In regard to the interior surface configuration of a heat transfer tube it is known that providing an internal rib on the tube may enhance the heat transfer characteristics of the tube due to the increased turbulence of the fluid flowing through the ribbed tube.
As disclosed in U.S. Pat. Nos. 4,425,696 and 4,438,807 assigned to the present assignee, and incorporated by reference herein, an internally and externally enhanced heat transfer tube, having an internal rib and an external groove--commonly referred to as a subsurface channel--communicating with the surrounding liquid through surface openings, i.e. pores, may be manufactured by a single pass process with a tube finning machine. According to the disclosed process a grooved mandrel is placed inside an unformed tube and a tool arbor having a tool gang thereon is rolled over the external surface of the tube. The unformed tube is pressed against the mandrel to form at least one internal rib on the internal surface of the tube. Simultaneously, at least one external fin convolution is formed on the external surface of the tube by the tool arbor with the tool gang.
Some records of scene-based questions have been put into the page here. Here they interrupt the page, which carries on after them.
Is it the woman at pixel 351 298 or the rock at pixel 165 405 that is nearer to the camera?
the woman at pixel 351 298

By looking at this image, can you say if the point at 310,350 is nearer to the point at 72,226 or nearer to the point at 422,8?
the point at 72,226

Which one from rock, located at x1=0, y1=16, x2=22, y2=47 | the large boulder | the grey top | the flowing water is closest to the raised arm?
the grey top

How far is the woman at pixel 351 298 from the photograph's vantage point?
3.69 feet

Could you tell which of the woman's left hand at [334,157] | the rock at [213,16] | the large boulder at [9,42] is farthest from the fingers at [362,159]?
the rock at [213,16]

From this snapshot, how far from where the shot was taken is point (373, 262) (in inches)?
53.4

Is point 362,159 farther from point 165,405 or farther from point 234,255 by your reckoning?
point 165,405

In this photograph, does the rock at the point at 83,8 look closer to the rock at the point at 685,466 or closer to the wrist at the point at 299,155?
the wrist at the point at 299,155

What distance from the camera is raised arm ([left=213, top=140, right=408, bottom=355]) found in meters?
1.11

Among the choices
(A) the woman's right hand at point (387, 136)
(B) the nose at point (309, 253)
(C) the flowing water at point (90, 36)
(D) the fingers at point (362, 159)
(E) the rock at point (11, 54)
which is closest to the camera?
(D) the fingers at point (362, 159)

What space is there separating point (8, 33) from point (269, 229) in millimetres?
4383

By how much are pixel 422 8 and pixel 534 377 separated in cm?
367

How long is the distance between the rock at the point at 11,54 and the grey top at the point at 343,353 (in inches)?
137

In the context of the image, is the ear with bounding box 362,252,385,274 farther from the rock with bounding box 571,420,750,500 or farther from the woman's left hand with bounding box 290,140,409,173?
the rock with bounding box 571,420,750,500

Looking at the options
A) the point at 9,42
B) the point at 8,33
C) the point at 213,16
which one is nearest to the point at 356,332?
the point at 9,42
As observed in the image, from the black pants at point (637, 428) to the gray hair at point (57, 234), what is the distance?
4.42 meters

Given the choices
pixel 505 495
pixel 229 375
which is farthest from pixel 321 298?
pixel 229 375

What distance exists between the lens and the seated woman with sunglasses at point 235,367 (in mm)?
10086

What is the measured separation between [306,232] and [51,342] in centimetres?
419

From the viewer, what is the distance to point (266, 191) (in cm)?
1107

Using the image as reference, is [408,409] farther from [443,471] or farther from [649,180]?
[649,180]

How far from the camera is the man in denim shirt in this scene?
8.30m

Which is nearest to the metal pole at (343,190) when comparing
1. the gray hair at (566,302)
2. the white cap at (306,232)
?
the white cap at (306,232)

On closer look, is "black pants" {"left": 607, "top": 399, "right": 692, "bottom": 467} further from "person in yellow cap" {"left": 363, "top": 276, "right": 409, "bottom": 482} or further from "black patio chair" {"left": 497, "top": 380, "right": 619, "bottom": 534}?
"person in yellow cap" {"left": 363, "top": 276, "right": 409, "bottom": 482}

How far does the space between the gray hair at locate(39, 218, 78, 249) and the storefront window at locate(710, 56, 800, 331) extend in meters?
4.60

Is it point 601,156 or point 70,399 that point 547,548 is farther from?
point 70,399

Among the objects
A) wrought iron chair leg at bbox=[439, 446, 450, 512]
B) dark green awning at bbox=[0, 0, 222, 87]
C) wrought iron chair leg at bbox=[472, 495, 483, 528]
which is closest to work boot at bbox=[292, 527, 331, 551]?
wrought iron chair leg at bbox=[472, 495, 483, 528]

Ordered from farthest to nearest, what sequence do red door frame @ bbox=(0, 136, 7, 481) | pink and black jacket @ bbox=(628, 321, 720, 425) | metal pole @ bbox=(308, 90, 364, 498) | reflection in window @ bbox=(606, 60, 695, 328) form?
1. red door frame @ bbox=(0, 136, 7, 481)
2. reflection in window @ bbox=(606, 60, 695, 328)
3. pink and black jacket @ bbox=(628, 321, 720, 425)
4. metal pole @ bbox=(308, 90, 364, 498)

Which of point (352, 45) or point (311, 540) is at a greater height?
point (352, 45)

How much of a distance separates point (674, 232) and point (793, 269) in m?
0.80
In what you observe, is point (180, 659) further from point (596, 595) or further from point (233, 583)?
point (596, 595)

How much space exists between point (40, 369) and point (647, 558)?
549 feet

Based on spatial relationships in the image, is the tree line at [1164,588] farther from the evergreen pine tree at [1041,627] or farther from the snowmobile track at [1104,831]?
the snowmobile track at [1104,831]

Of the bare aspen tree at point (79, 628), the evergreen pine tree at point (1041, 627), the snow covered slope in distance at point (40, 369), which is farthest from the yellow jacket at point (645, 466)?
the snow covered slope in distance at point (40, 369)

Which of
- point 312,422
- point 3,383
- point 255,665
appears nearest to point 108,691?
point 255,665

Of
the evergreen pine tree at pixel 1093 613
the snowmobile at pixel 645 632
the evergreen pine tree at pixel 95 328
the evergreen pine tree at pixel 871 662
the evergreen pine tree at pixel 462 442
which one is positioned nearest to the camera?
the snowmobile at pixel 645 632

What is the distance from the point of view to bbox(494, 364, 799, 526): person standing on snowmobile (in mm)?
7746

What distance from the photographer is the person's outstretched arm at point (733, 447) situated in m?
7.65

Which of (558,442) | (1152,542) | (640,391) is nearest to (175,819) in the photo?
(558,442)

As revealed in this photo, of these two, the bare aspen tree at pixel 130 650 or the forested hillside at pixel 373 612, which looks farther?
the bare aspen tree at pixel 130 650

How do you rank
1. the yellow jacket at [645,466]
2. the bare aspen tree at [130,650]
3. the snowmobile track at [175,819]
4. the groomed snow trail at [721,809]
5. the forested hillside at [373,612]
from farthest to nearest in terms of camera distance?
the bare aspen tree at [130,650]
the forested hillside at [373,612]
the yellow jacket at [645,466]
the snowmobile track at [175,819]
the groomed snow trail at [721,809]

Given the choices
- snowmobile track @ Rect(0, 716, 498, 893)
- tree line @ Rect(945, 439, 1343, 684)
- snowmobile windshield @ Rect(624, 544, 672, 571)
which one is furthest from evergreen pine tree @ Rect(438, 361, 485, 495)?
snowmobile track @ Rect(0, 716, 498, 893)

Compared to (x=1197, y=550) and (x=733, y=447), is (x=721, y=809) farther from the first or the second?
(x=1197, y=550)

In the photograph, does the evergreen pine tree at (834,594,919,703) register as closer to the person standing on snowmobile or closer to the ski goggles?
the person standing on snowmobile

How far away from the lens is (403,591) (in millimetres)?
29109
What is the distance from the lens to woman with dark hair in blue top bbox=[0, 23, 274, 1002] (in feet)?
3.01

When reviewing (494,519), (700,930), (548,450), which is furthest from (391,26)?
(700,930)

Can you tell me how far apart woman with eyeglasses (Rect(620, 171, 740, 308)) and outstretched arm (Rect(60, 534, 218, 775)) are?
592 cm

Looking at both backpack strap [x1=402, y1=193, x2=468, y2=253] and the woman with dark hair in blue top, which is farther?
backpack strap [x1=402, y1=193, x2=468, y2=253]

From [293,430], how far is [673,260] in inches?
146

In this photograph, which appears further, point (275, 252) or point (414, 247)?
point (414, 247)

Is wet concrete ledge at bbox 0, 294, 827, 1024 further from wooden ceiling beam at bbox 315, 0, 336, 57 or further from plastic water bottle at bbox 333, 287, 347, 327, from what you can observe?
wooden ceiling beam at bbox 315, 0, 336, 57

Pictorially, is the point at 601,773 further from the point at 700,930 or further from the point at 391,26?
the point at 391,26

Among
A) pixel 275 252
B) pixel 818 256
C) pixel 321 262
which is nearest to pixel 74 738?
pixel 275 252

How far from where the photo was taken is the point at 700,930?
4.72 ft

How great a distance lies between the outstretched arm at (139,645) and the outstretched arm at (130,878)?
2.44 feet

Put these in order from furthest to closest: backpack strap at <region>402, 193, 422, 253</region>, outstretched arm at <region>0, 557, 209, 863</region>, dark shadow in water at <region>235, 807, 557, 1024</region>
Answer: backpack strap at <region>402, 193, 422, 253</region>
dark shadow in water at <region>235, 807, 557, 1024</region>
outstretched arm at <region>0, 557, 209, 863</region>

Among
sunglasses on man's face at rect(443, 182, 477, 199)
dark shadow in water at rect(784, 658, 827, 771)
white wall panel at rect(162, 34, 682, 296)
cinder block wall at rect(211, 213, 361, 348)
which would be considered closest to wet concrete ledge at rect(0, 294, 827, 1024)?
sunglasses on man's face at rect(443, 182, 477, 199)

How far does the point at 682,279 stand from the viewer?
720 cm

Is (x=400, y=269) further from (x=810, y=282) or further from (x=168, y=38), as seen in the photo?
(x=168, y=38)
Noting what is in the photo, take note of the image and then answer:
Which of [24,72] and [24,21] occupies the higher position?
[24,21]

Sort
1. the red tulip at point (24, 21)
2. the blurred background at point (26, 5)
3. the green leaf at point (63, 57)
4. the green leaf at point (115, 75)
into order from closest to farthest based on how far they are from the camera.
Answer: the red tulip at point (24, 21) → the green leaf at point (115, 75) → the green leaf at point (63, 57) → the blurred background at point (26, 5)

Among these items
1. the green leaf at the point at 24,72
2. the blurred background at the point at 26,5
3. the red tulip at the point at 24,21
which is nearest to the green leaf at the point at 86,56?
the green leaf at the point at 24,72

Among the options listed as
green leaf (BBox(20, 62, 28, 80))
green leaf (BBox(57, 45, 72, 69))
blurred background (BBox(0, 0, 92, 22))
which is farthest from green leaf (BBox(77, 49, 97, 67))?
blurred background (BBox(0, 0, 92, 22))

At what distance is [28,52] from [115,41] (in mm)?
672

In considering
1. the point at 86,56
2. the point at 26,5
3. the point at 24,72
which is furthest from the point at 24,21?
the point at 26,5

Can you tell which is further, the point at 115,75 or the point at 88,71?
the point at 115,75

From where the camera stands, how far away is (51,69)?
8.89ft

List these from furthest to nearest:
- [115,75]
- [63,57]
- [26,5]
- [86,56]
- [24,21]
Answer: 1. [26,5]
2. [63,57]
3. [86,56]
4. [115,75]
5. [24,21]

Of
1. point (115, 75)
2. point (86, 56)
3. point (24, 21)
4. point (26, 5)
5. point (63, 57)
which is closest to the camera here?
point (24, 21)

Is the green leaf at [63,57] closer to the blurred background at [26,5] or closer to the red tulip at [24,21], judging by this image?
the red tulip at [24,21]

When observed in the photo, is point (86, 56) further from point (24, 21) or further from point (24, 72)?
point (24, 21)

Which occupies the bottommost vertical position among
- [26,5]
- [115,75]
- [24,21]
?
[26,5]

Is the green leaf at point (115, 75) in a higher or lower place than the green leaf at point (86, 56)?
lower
The external fin convolutions form subsurface channels therebetween. The external fin convolution has depressed sections above the internal rib where the tube is forced into the grooves of the mandrel to form the rib. A smooth roller-like disc on the tool arbor is rolled over the external surface of the tube after the external fin is formed. The smooth roller-like disc is designed to bend over the tip portion of the external fin to touch the adjacent fin convolution to form enclosed subsurface channels only at those sections of the external fin which are not located above the internal rib. The tip portion of the depressed sections of the external fin, which are located above an internal rib, are bent over but do not touch the adjacent convolutions thereby leaving pores which provide fluid communication between the fluid surrounding the tube and the subsurface channels.
The performance of the foregoing tube is critically dependent on the size of the subsurface channels and pores on the surface of the tube, and this performance may be enhanced by the internal ribs. It is therefore important to maintain a consistent subsurface channel size and pore size during the manufacturing process. Normal variations in subsurface channel size and surface pore size do occur, however, due to tool wear, dimensional and material variations in the tube lengths, and machine tolerances. In order to account for these variables and to maintain a consistent pore size, it is necessary to measure the pore size on each tube produced and adjust the finning machine to maintain the correct subsurface channel and pore sizes. However, the prior methods of having an operator randomly selecting manufactured tubes and optically checking the pore size of the selected tube under a microscope or using an image analyzer to compare the area of a pore in a photograph of a tube with the known area of a reference photograph were time consuming and did not provide the quality and quantity of tubes necessary for a manufacturing process. Not only were these very laborious and expensive practices, but they also cannot be used to check each and every tube in a manufacturing process.
Thus, there is a clear need for a method for measuring the size of the surface pores in an enhanced tube that will, to a large extent, overcome the inadequacies that have characterized the prior art.